[start]
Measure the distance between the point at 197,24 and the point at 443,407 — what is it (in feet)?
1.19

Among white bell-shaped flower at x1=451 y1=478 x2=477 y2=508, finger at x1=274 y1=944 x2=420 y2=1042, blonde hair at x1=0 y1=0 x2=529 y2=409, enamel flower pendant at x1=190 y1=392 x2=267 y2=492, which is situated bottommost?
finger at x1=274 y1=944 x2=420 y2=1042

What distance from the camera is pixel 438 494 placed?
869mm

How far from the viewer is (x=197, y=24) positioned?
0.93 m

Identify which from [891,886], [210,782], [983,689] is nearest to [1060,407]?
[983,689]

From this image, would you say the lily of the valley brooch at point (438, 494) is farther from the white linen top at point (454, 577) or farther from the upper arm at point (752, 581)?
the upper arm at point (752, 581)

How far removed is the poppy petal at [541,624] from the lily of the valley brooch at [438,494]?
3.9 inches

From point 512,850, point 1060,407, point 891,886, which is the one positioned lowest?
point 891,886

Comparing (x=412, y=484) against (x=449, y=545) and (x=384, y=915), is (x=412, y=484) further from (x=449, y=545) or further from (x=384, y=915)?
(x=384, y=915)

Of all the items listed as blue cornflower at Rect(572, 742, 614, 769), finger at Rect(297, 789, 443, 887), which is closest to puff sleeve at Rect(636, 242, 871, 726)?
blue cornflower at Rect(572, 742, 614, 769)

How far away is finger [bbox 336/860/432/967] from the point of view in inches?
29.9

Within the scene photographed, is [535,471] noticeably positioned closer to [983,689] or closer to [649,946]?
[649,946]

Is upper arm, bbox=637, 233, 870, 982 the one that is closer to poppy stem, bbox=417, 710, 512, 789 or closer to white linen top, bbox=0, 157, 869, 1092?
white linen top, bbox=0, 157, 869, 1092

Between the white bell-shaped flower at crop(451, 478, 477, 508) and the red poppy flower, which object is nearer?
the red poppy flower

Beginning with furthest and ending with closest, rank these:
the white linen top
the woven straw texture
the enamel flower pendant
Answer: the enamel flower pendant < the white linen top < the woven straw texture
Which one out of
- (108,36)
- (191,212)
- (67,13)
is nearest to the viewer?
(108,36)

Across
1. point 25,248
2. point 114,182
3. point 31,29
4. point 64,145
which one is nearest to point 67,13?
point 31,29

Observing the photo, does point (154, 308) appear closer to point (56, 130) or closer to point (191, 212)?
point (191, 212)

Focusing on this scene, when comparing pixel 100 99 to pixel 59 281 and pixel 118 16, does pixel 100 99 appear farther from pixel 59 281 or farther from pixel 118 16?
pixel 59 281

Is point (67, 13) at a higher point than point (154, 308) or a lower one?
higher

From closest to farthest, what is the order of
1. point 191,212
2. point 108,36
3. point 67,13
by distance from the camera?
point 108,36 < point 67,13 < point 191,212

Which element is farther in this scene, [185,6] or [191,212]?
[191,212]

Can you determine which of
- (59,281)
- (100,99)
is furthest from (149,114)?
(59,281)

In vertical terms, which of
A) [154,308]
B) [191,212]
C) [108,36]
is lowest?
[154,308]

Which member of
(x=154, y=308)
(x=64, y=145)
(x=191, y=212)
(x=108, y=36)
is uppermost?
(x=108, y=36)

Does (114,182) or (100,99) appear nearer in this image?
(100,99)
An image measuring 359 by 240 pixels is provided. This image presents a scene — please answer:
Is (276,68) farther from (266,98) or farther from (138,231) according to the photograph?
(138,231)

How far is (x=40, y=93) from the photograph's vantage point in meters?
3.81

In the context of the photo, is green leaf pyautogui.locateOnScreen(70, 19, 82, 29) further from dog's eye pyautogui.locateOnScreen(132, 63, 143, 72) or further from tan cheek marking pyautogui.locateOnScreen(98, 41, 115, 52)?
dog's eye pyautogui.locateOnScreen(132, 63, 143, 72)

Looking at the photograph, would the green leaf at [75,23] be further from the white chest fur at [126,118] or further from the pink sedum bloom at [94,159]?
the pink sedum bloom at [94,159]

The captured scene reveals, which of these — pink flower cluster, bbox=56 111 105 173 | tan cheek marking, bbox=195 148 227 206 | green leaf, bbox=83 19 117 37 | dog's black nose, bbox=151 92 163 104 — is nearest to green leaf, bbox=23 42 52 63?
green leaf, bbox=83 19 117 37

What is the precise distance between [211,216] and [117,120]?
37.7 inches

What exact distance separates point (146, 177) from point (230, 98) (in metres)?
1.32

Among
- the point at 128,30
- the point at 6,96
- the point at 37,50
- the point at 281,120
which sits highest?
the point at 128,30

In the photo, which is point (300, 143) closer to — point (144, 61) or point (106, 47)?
[end]
OBJECTIVE – Copy out, word for word, every line above from the one containing "Which element is" through the last line, inclusive.

RESPONSE TO THIS EXERCISE –
Which element is farther in this scene, [185,6] or [191,212]?
[191,212]

Can you determine which of
- (59,281)
- (100,99)
is furthest from (149,114)?
(59,281)

In vertical terms, which of
A) [154,308]
B) [191,212]
C) [108,36]
is lowest?
[154,308]

Which member of
(x=154, y=308)
(x=64, y=145)
(x=191, y=212)
(x=108, y=36)
is uppermost?
(x=108, y=36)

Does (114,182) or (100,99) appear nearer in this image?
(100,99)
An image measuring 359 by 240 pixels is provided. This image presents a scene — please answer:
Is (276,68) farther from (266,98) or farther from (138,231) according to the photograph?
(138,231)

How far is (x=40, y=93) from the photograph's vantage point in meters?
3.81

In the context of the photo, is green leaf pyautogui.locateOnScreen(70, 19, 82, 29) further from dog's eye pyautogui.locateOnScreen(132, 63, 143, 72) or further from tan cheek marking pyautogui.locateOnScreen(98, 41, 115, 52)?
dog's eye pyautogui.locateOnScreen(132, 63, 143, 72)

Looking at the photograph, would the green leaf at [75,23] be further from the white chest fur at [126,118] or further from the pink sedum bloom at [94,159]?
the pink sedum bloom at [94,159]

The captured scene reveals, which of these — pink flower cluster, bbox=56 111 105 173 | tan cheek marking, bbox=195 148 227 206 | green leaf, bbox=83 19 117 37 | dog's black nose, bbox=151 92 163 104 — is nearest to green leaf, bbox=23 42 52 63?
green leaf, bbox=83 19 117 37

What is the precise distance between [211,216] and [117,120]?
37.7 inches

What exact distance separates point (146, 177) from point (230, 98) (in metres)?
1.32

Among
- the point at 128,30
- the point at 6,96
- the point at 37,50
- the point at 281,120
which sits highest?
the point at 128,30

In the photo, which is point (300, 143) closer to — point (144, 61) or point (106, 47)?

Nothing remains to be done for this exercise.